**TO DO**
[1] Decide whether each statement below agrees with the Dav Fox interview: (a) Dav Fox lived close to Harry Bryant for roughly six years. (b) Motel Hell was the first film Dav Fox edited after Orb. (c) The interview calls Motel Hell a short surf clip. Answer yes or no for each, quoting the words from the interview that settle it.
[2] Extend the Dav Fox interview past its final line, which is the question about budgeting.

**SELECTED EXTRACT**
=== Begin Enclosure ===
In Conversation with Dav Fox

Photography by Thomas Blair Robinson & Dav Fox

By now we assume you’ve watched Harry Bryant and Dav Fox‘s mind melting feature length surf film Motel Hell.

And if you haven’t then please, for the love of God, stop what you’re doing, make yourself a cuppa and press play below.

In an age of throwaway edits, disposable IG clips and a constant demand for immediate “new” content that can never truly be fulfilled, Motel Hell is a timely reminder of the importance in slowing down and appreciating the time and effort taken in constructing a full length surf film. One that can’t immediately be dismissed after only one viewing. To celebrate we reached out to filmmaker Dav Fox to discuss taking on such a feat.

WT: First off, congratulations. I think it’s safe to say Motel Hell is a modern day surfing masterpiece. How did you and Harry go about starting this project? Did you plan this right after Orb?

Dav Fox: Thanks! I feel like we achieved what we set out to do with this strange film… And had a lot of fun doing it. I lived right near Haz for the last six years or so .. so we’ve shot together a lot. From when he was a little bowl cut grommet on Zion wetsuits to now. This was the first one I edited since Orb, but there’s been a bunch of Haz clips in between. 

I know brands like Vans and Monster contributed but I heard Harry invested a bunch of cash himself. How did you guys go about budgeting for a surf video on this scale?
=== End Enclosure ===
**SOURCE MATERIAL**
=== Begin Enclosure ===
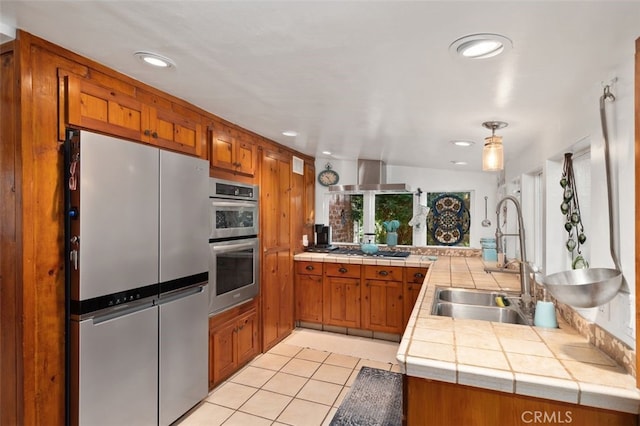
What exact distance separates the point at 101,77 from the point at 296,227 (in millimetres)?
2633

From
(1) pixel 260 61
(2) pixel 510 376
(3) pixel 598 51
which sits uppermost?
(1) pixel 260 61

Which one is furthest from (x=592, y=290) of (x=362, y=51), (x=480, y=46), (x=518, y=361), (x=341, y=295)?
(x=341, y=295)

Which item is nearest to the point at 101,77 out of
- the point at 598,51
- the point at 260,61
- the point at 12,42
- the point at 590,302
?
the point at 12,42

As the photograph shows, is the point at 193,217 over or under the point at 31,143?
under

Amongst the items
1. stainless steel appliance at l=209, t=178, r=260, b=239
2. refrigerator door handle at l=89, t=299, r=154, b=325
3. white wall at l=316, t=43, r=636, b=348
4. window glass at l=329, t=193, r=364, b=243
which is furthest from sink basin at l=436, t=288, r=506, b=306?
window glass at l=329, t=193, r=364, b=243

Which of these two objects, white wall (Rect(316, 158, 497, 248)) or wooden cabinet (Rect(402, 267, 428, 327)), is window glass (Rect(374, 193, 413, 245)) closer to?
white wall (Rect(316, 158, 497, 248))

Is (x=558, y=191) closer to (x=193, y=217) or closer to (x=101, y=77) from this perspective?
(x=193, y=217)

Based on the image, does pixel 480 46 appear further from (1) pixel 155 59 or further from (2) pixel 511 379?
(1) pixel 155 59

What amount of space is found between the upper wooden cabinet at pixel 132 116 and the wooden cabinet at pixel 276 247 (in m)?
Result: 1.04

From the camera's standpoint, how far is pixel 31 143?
1.44 m

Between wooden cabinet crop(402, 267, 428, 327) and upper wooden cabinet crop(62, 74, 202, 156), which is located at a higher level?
upper wooden cabinet crop(62, 74, 202, 156)

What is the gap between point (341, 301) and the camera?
3.90m

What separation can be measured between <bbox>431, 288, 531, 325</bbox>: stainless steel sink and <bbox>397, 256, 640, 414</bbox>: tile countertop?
0.93 feet

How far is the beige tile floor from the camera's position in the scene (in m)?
2.31
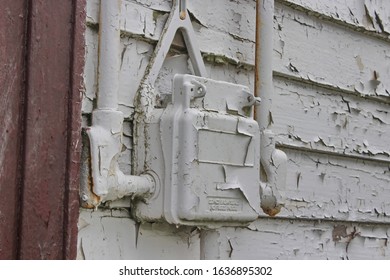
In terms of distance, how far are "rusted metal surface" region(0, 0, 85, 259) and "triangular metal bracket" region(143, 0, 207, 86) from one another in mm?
208

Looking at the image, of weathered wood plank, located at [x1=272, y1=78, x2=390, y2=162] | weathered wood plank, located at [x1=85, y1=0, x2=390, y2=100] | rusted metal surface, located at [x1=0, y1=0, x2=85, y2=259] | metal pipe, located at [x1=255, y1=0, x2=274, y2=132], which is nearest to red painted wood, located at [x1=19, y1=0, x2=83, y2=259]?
rusted metal surface, located at [x1=0, y1=0, x2=85, y2=259]

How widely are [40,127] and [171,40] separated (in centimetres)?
41

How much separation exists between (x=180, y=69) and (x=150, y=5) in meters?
0.16

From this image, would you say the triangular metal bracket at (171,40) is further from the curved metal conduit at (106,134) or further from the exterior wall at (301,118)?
the curved metal conduit at (106,134)

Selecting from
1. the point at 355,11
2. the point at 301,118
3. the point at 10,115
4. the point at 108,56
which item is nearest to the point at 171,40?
the point at 108,56

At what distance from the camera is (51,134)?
153 cm

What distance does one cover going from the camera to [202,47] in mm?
1887

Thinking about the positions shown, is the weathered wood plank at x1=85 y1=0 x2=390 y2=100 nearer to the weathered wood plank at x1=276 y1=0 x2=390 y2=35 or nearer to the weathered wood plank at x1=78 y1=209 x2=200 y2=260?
the weathered wood plank at x1=276 y1=0 x2=390 y2=35

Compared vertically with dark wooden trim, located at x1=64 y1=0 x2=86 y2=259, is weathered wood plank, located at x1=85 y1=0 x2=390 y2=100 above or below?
above

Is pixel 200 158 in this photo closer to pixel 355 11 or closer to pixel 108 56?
pixel 108 56

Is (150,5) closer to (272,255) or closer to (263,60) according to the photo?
(263,60)

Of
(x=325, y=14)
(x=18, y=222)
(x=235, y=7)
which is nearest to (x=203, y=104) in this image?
(x=235, y=7)

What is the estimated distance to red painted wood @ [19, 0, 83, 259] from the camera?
1.49 metres

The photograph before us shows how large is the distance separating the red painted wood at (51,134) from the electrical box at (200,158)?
196 millimetres
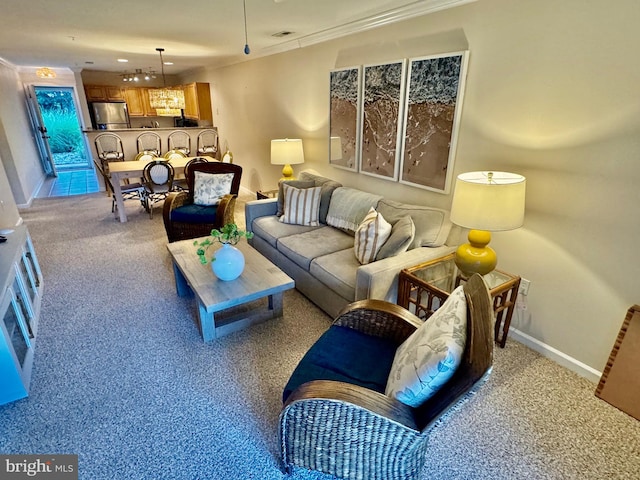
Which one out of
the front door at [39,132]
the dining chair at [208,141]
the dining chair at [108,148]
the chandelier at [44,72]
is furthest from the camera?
the front door at [39,132]

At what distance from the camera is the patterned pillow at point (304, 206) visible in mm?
3322

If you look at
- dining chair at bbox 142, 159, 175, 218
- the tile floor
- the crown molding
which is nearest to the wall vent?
the crown molding

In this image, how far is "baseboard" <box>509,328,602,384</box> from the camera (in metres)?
2.01

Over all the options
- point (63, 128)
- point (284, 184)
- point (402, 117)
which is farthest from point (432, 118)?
point (63, 128)

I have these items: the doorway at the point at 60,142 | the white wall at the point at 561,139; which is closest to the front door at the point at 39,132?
the doorway at the point at 60,142

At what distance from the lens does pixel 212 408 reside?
6.00 feet

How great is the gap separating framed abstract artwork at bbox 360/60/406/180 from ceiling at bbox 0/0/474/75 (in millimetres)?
397

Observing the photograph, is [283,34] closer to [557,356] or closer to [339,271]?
[339,271]

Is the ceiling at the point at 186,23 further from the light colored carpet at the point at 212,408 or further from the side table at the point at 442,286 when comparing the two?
the light colored carpet at the point at 212,408

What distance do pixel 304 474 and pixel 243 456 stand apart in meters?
0.30

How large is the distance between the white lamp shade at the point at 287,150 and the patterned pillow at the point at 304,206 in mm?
748

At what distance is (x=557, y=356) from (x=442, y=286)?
81 cm

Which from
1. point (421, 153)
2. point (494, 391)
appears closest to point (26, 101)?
point (421, 153)

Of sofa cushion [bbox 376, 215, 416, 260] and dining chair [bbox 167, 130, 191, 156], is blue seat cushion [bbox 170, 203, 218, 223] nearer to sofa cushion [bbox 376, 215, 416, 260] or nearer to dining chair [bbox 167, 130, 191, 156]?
sofa cushion [bbox 376, 215, 416, 260]
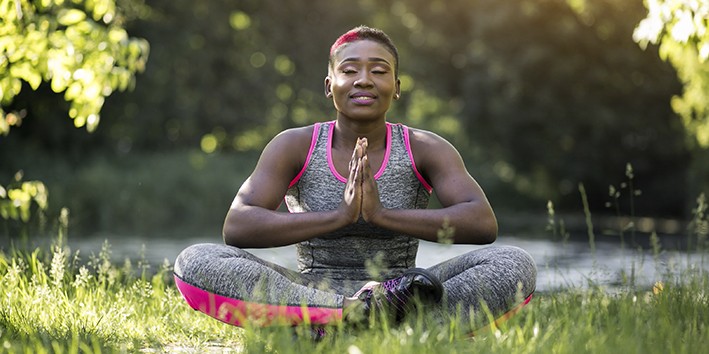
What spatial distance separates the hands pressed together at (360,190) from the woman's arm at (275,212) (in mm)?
42

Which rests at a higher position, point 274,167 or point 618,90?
point 618,90

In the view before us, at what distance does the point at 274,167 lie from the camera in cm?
493

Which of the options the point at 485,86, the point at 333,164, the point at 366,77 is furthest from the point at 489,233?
the point at 485,86

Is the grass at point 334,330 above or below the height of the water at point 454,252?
above

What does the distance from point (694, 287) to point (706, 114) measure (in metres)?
21.8

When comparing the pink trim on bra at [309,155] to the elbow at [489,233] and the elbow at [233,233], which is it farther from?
the elbow at [489,233]

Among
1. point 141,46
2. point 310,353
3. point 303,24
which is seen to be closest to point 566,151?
point 303,24

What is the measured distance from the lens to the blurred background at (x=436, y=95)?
2470 centimetres

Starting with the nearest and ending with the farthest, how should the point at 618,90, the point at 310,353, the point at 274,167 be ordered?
the point at 310,353
the point at 274,167
the point at 618,90

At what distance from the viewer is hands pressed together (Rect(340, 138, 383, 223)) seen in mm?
4520

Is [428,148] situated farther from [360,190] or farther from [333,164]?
[360,190]

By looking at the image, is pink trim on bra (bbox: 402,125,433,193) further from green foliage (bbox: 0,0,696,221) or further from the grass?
green foliage (bbox: 0,0,696,221)

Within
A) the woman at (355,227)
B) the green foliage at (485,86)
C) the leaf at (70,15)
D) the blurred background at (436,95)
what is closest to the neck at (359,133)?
the woman at (355,227)

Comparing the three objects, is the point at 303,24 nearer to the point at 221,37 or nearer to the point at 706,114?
the point at 221,37
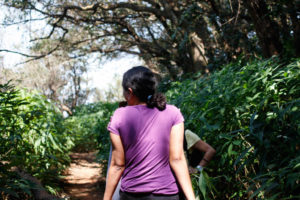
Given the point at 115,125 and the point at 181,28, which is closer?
the point at 115,125

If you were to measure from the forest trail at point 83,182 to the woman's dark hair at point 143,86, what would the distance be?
454 cm

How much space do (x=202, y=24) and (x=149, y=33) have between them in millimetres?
4490

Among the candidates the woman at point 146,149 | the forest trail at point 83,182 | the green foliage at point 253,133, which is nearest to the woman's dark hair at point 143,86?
the woman at point 146,149

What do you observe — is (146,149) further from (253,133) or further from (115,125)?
(253,133)

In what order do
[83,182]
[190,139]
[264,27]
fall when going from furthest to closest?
[83,182] → [264,27] → [190,139]

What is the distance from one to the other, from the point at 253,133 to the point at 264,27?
3289 millimetres

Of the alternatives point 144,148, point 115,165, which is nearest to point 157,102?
point 144,148

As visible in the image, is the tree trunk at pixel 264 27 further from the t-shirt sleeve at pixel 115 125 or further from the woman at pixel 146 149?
the t-shirt sleeve at pixel 115 125

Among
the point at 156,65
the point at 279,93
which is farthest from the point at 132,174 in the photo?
the point at 156,65

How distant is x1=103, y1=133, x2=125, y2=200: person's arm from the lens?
1681 millimetres

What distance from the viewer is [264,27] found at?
468cm

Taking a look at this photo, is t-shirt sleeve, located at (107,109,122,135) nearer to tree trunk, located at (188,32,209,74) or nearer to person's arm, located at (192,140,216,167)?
person's arm, located at (192,140,216,167)

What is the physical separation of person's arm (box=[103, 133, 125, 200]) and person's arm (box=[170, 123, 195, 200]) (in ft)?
0.98

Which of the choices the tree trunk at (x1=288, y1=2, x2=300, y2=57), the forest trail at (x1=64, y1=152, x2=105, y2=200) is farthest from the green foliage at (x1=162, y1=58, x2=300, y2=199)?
the forest trail at (x1=64, y1=152, x2=105, y2=200)
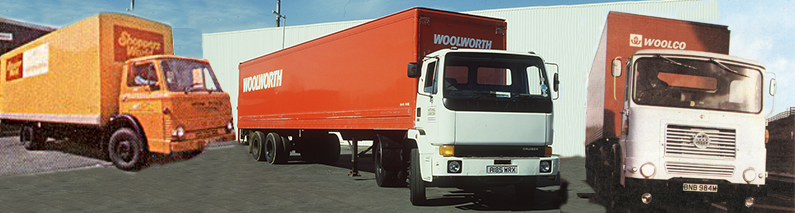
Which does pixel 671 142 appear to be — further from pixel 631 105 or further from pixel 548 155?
pixel 548 155

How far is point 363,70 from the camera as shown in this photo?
31.2 feet

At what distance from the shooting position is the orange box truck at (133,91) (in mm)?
8820

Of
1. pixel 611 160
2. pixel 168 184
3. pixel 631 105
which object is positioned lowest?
pixel 168 184

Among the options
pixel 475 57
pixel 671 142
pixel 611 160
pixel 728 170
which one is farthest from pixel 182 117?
pixel 728 170

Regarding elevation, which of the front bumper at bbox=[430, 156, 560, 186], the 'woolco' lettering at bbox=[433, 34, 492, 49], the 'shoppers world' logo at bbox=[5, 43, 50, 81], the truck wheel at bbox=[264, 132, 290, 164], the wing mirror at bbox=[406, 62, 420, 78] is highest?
the 'woolco' lettering at bbox=[433, 34, 492, 49]

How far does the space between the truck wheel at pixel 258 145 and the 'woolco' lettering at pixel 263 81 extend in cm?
137

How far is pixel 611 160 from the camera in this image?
26.1 feet

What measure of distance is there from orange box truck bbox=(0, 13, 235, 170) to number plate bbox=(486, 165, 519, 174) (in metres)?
5.13

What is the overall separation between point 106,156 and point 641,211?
1022 cm

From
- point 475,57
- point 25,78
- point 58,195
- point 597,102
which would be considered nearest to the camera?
point 475,57

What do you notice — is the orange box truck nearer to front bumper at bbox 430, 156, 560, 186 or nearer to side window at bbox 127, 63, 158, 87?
side window at bbox 127, 63, 158, 87

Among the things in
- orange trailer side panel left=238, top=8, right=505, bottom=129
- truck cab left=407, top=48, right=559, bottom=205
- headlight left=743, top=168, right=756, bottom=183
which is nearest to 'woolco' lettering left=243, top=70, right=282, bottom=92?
orange trailer side panel left=238, top=8, right=505, bottom=129

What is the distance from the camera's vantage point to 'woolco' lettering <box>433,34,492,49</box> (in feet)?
27.2

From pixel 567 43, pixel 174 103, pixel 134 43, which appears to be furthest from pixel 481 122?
pixel 567 43
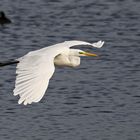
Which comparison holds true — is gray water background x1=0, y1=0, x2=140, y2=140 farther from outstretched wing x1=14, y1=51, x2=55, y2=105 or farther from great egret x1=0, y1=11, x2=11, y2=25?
outstretched wing x1=14, y1=51, x2=55, y2=105

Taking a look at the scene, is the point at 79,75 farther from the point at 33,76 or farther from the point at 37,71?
the point at 33,76

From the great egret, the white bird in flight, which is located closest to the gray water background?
the great egret

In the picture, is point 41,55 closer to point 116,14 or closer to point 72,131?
point 72,131

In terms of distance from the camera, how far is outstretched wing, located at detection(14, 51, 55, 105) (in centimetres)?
823

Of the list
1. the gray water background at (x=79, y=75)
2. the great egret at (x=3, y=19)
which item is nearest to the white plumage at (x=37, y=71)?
the gray water background at (x=79, y=75)

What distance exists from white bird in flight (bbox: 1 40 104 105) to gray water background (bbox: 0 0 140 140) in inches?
91.1

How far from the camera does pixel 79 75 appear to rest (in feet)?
49.8

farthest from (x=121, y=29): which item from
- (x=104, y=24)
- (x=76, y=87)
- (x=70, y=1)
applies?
(x=76, y=87)

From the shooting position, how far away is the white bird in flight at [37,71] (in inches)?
325

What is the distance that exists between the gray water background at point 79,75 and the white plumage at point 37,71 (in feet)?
7.66

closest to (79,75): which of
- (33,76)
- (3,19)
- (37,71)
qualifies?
(3,19)

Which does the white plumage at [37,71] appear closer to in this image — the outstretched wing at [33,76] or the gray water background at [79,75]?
the outstretched wing at [33,76]

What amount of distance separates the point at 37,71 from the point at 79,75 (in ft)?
20.4

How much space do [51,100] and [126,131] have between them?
5.45 ft
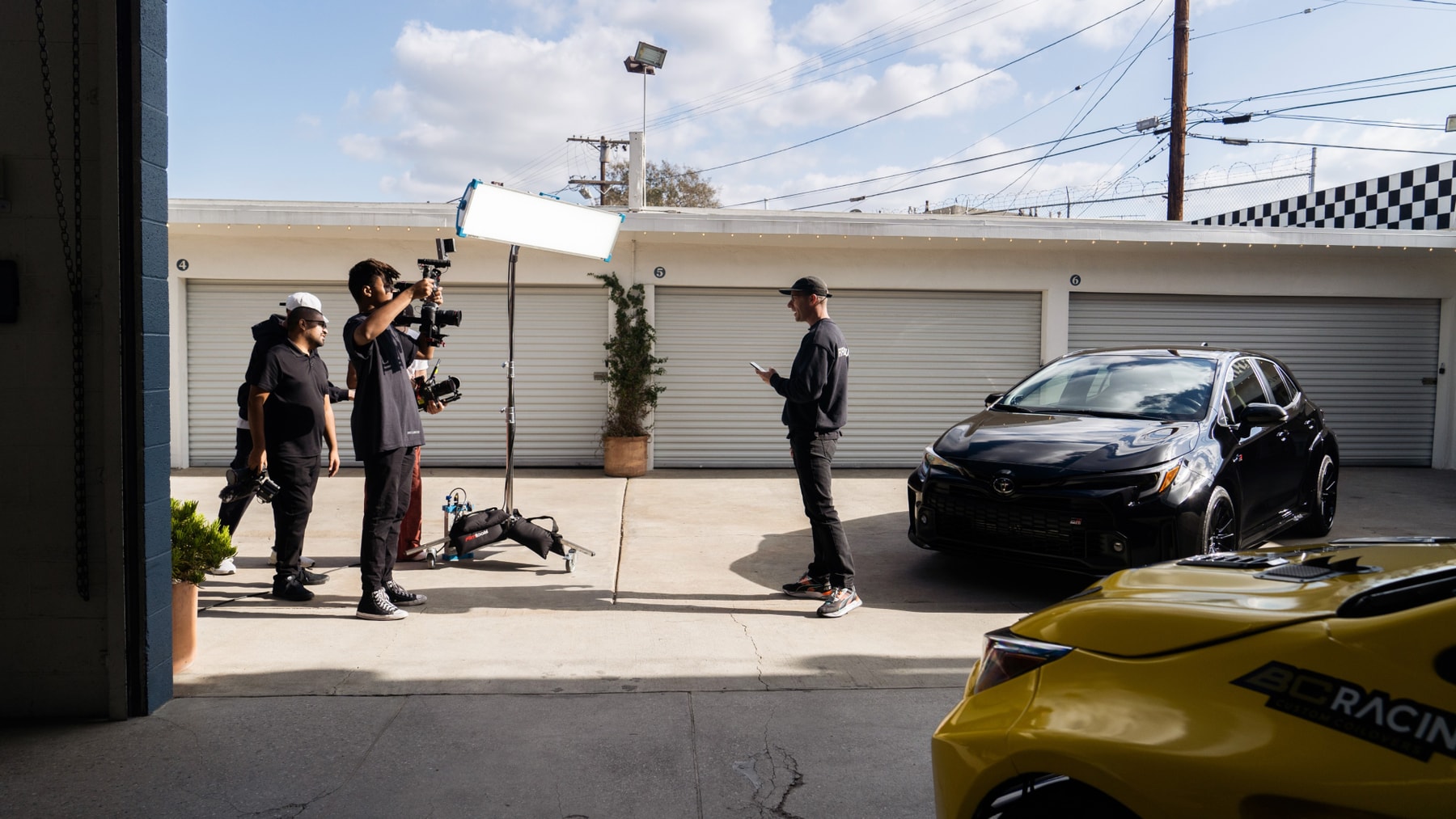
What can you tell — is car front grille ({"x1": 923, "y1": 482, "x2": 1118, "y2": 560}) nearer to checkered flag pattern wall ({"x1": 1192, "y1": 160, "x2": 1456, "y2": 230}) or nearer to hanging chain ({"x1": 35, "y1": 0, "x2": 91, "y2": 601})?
hanging chain ({"x1": 35, "y1": 0, "x2": 91, "y2": 601})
=== End Enclosure ===
**SET OF ANSWERS**
[1]
(a) Yes: "I lived right near Haz for the last six years or so"
(b) Yes: "This was the first one I edited since Orb"
(c) No: "feature length surf film Motel Hell."

[2]
We pitched the film at a bad time. Just after covid a lot of companies were pulling funding from projects. We hadn’t signed anything and ours was cut within a week after takeoff. We were stubborn as hell about finishing what we started though and kept chipping away wherever possible off our own backs, largely funded by Haz (surf filmers can’t really afford to pitch in more than their own time) along the way. The result of that was that we did everything smaller scale and lived as cheap as possible – but that’s how we would roll anyway I suppose, so I’m not sure how much of a difference that made. The real result of that was that it just took a lot longer to finish than it could have if we had known the budget all upfront.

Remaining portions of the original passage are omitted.